Think Winfield Holdens, Peter Jackson Fords, Mobil Commodores and Shell Falcons and you get the point.

The British had it good, too; possibly better than we did here, at least for a time.

As the manufacturers jumped on the ever-increasing appeal of the British Touring Car Championship, the series exploded as Super Touring had its moment in the sun.

God the mid-90s BTCC was superb: those two-litre tin-tops might not have captivated Aussie hearts and minds like the V8’s did, but they were superb, exciting cars both to look at and to watch bash into each other at Donnington or Brands.

It was packaged as a show and embraced for what it was: Spectacular, exciting and captivating.

And then there was 90s era Formula One: A cacophony of Vee Eights, Tens and Twelves in utterly sexy clothing. Unsafe, yes, but pretty? Absolutely. If you are a motorsport fan and don’t get at least slightly turned on by the sight and or sound of a 1995 Ferrari F412T driven hard by Gerhard Berger, I’ll be questioning your motorsport credentials.

It’s funny, isn’t it, that so many look back on that era of Grand Prix racing with extreme fondness and yet in reality, it wasn’t really that good: Seven cars finished the 1995 Australian Grand Prix, and the winner won by a lap.

Formula One would be crucified on social media if that happened in a normal race these days but back then? No dramas. At the time I, and I suspect most watching, didn’t care: The cars were awesome, the drivers were larger than life heroes and it was superb on TV and superber (it’s a word, really) at the track.

For me, however, the pinnacle of 1990s awesomeness was the halcyon era of US-based Indy Car racing: CART circa 1995-2000.

I was recently sent a link to Gil DeFerran’s qualifying lap at the 2000 Fontana 500 race on the high banks of California Speedway. If you’ve not seen it, look it up: At an average speed of tad over 241MPH – nearly 390km/hr – It remains to this day the fastest (in terms of average speed) lap ever recorded on a closed-course circuit.

I think 1990s Champ Cars are peak motor racing.

The cars had 1000hp in qualy trim, meaning on street and road courses in some areas they bordered on undrivable on account of the fact they’d wheelspin through five gears.

They had limited aero, limited grip and in drivers like De Ferran, Andretti, Vasser and a host of others – including perhaps the best of them all, Alex Zanardi – they had absolute heroes with enormous.. err.. fortitude to hustle them around and great teams like Penske, Ganassi, Newman/Haas and others to fettle them. 

Yes, in retrospect, they were incredibly unsafe and too many people were killed or injured in them.

But from a raw, visceral motor racing experience, I’d argue that a late 90s CART field may have been just about peak racing.

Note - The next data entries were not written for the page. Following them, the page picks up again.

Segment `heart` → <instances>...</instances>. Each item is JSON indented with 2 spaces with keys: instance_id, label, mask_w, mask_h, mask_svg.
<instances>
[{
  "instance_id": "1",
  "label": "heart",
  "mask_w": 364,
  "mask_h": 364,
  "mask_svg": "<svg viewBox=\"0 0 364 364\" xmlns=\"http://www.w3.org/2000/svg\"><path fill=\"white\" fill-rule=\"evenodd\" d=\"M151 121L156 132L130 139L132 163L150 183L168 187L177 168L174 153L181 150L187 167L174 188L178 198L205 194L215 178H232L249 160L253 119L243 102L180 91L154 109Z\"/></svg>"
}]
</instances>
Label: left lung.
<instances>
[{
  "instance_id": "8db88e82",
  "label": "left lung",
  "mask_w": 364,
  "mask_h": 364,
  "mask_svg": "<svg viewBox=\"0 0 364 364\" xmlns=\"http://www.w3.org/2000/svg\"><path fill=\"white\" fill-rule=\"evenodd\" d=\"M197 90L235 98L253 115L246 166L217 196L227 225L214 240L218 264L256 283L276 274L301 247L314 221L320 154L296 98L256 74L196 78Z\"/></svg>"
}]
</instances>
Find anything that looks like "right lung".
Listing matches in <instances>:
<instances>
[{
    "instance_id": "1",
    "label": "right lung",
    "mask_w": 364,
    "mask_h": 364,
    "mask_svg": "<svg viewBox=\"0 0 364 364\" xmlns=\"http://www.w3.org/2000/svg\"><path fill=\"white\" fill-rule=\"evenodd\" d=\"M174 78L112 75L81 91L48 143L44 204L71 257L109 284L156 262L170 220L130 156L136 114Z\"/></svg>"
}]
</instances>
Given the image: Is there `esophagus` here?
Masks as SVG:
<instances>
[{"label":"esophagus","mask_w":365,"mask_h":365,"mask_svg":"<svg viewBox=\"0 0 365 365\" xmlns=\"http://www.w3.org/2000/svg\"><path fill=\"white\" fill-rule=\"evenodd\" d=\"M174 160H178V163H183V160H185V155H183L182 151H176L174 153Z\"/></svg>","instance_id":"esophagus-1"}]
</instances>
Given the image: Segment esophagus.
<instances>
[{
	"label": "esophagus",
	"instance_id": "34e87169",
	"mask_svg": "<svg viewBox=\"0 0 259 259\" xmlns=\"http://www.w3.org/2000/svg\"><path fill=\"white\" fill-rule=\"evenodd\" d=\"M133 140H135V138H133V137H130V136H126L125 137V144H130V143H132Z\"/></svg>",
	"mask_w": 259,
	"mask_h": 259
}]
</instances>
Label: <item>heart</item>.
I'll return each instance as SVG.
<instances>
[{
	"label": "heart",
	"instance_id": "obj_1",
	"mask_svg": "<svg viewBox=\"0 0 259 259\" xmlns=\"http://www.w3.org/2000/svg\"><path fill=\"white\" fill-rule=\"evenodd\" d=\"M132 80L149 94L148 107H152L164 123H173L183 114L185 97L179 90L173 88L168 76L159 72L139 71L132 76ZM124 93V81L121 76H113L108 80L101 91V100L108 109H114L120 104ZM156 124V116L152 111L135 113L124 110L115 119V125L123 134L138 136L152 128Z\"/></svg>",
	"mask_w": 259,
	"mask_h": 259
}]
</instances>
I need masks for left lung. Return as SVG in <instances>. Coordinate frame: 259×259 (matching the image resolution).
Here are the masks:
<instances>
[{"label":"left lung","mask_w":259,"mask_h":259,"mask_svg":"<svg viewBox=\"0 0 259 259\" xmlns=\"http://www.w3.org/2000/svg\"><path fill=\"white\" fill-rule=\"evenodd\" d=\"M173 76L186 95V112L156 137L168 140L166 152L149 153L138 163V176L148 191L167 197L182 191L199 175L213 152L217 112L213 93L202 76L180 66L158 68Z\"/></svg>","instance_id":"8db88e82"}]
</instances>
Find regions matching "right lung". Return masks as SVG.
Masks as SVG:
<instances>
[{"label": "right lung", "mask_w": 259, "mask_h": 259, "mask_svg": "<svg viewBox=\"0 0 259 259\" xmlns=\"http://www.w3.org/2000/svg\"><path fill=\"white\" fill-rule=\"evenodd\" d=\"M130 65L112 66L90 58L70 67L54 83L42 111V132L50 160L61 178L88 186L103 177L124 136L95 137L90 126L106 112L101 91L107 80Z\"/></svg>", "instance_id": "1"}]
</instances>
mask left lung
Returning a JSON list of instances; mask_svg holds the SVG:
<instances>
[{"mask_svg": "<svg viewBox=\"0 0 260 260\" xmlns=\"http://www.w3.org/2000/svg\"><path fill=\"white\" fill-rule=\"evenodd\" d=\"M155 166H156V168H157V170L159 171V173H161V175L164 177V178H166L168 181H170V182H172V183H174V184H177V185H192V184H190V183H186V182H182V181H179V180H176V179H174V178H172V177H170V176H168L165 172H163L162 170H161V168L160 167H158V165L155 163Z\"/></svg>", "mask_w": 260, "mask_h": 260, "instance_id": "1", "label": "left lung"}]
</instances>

So why am I looking backwards? Where the only thing you get, to paraphrase Dick Johnson, is a sore neck? 

It feels like to me we’re heading into another era like that decade I’m remembering now.

There’s a constant push for categories to simplify. To become more exciting at the expense of the ultimate pursuit of performance. To add to the show, rather than reduce the lap time.

IndyCar has targeted a 1000hp car within a few years. Supercars are pulling half the downforce out of their next car and F1 is re-inventing the wheel to ensure better, more spectacular racing.

I’m okay with that – because if we can get even half the level of awesome the 1990s provided, with all the intensity, competition and level playing fields offered by the modern racing of today, we’re in for a good few years ahead.